Local hockey great transforms success on the ice rink to the insurance field

From the pages of In Business magazine.

Rough … tough … gritty … even violent. That may describe Barry Richter’s professional sports career, but there’s little of that Brutus-like stereotype now as he leads nearly 70 employees at Hausmann-Johnson Insurance. As president and principal, Richter, 44, is passionate about the company he leads, as well as the family he has created.

Sports runs in Richter’s blood. His father, Pat, was not only a UW football star who set the Rose Bowl record for catches in 1963, he also served 14 years as UW’s athletic director. Barry, on the other hand, was drafted by the Hartford Whalers during his junior year of high school. He later won accolades for his play on UW-Madison’s hockey team before going on to play for 15 years in the NHL, the AHL, the Swiss League, the Swedish Elite League, and the 1994 U.S. Hockey Team.

Richter recently sat down with IB to discuss his career and his transition from ice to insurance.

IB: It’s a long way from professional hockey to insurance. How did that happen?
I had been interning at Fish & Schulkamp, a local insurance agency, during my off time, and when I finally retired from hockey in 2008, I was asked if I’d like to join the firm. I didn’t make millions [as as a hockey player], but I made a decent living. Financially, I still had to work. I wanted to work.

IB: But insurance?
I never intended to go into insurance. I thought insurance was Ward Cleaver knocking on your door at 5:30 at night and selling you a policy. When I started getting into it, though, I realized that it’s a great business that’s all about relationships. You meet with CFOs or business owners and find ways to help them manage their risk. You learn so much about different businesses.

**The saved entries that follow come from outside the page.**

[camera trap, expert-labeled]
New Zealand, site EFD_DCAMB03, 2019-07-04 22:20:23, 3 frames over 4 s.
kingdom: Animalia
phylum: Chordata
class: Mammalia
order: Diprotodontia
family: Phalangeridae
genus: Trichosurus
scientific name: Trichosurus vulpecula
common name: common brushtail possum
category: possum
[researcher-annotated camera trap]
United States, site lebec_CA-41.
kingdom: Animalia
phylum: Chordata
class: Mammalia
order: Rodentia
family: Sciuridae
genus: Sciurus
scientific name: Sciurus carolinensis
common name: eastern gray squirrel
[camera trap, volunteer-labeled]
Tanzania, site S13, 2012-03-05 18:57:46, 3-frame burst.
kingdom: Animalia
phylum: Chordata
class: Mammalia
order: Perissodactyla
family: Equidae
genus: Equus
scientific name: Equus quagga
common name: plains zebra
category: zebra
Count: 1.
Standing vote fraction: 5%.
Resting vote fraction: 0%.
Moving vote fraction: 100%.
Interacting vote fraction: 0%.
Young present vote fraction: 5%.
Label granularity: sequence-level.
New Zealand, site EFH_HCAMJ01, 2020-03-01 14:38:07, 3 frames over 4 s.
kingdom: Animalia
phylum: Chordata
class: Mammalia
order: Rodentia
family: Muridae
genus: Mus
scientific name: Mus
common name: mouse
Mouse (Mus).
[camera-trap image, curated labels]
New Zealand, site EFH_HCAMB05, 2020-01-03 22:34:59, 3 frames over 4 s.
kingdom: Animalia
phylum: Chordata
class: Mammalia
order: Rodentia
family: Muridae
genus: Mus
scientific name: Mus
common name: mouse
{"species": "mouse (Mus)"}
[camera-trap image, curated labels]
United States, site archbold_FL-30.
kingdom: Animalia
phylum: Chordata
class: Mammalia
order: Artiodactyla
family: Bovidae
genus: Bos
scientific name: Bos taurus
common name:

IB: What qualified you for the H-J job after just two years in the industry?
For 15 years, I was learning management: how to deal with people, being the captain of a team, negotiating contracts — things you don’t learn in a classroom. And I have a great management team around me here. I know my weaknesses and my strengths, and I listen. There are so many similarities between sports and business. Vince Lombardi said it’s not about whether you get knocked down, but whether you get up and learn from it. Same thing in sales.

IB: You came to Hausmann-Johnson in 2010. What changes have you made?
The culture has always been great here, but now we’ve taken it up several levels in terms of openness and communication. I meet with everyone every two weeks. We talk about business or more personal things, or maybe employee awards or particular achievements. I want to make sure everyone knows each other. We have fun here. The staff hangs out after work. We still have the Hausmann-Johnson family values instilled in our culture.



IB: What’s your biggest challenge?
Generating new business is always a challenge. We continue our steady growth, and 2014 was one of our better years. We have a nice foothold, but we need to tell that story better.

IB: What makes you a good leader?
I listen. I learned in hockey that there’s always someone better and smarter than you, but if you listen, you can pick things up to make yourself better. Our younger staff members might want time off rather than a bonus, for example. It’s important to know that.

IB: What advice would you give business owners about risk management?
They should view their insurance consultant as a trusted advisor, just as they do their CPA or attorney. Employee benefits is number two in terms of expenses, behind payroll, and protecting assets are big decisions. We are not a commodity.

IB: What might people not know about Barry Richter?
I’m getting inducted into the Madison Sports Hall of Fame in June. That’s a big deal. I remember going to my dad’s induction in 1976 as a 5-year old.
Also, I like everything in terms of music. I took my daughter to see Justin Bieber at the height of his career. I took one for the team on that one. My first concert was Kiss in 1978 at the Coliseum. More than 30 years later, I took my son to see them. It was great! I missed my buddy’s wedding because I went to a Guns N’ Roses concert, and he didn’t find out until 15 years later!

IB: What advice do you give your four kids?
There’s always someone better, someone better looking, someone richer. I learned that in sports. Just work hard, be humble, be happy, and enjoy life.

IB: What would your dad say about you these days?
He would be proud that he raised his family right. When I was playing hockey, he kept asking me, jokingly, when I was going to get a real job. But he treats people the same no matter who he talks to. It’s a quality we both share. We’ll talk to anyone. It’s a Richter trait.